Les syndicats étaient furieux contre Joe Hockey, ministre des Finances australien, qui a fait savoir, dans un message minutieusement préparé, qu’il était préférable de déréglementer et de soutenir les entreprises plutôt que de discuter des problèmes de la main-d’œuvre alors qu’il s’adressait au sommet du L20 vendredi.
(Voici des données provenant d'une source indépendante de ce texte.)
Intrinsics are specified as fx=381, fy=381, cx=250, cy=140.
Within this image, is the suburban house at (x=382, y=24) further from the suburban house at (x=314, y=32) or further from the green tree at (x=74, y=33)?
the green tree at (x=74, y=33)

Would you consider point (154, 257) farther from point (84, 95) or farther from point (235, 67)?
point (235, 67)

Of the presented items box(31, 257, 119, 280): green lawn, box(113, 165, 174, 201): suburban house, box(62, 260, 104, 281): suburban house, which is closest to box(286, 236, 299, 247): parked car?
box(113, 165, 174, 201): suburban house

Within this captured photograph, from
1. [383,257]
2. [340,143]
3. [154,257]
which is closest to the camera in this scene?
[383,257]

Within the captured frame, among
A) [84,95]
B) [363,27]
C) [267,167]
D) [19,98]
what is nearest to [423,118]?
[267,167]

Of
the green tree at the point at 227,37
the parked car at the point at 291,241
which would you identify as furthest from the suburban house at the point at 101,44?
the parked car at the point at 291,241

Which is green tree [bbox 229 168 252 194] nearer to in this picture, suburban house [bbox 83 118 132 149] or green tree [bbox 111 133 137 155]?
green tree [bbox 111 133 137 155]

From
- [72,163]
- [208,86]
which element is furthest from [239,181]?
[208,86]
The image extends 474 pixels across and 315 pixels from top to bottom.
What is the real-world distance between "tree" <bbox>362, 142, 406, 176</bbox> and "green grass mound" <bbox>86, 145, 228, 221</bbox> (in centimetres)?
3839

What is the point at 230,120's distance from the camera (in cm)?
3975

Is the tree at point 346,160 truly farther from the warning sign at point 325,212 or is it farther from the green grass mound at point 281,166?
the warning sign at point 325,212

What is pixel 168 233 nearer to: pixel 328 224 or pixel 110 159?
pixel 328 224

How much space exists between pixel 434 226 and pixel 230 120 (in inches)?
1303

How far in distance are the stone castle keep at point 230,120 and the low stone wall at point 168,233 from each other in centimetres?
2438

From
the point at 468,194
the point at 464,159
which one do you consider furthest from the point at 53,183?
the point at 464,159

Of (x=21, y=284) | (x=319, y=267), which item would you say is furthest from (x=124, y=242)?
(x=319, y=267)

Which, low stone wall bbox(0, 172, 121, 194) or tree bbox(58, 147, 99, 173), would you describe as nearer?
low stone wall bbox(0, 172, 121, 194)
« Vous ne pouvez pas bâtir une économie sur du sable », a déclaré Frances O’Grady, secrétaire générale de l’organisation syndicale britannique Trade Union Congress (TUC).

« Si vous n’écoutez que les gestionnaires de fonds spéculatifs et les grands chefs d’entreprise, vous n’avez jamais qu’une version de l’histoire. »

En marge du sommet, les syndicats australiens ont reconnu qu’ils avaient été gênés par le discours d’ouverture étroit du premier ministre Abbott, dans lequel il a fustigé le fait de ne pas avoir pu obtenir du parlement le paiement d’un ticket modérateur pour les visites médicales ni l’augmentation des droits d’inscription à l’université.

« Malheureusement, le gouvernement Abbott n’a pas été à la hauteur lorsqu’il a eu la possibilité de faire preuve de maturité en orientant le G20 sur des thèmes comme le changement climatique et les inégalités, et au contraire, il s’est servi de ce forum comme d’une tribune pour mettre en avant des politiques nationales qui diminuent les niveaux de vie en Australie », a expliqué Frances O’Grady.

 

Une version plus longue de cet article a été publiée dans Working Life.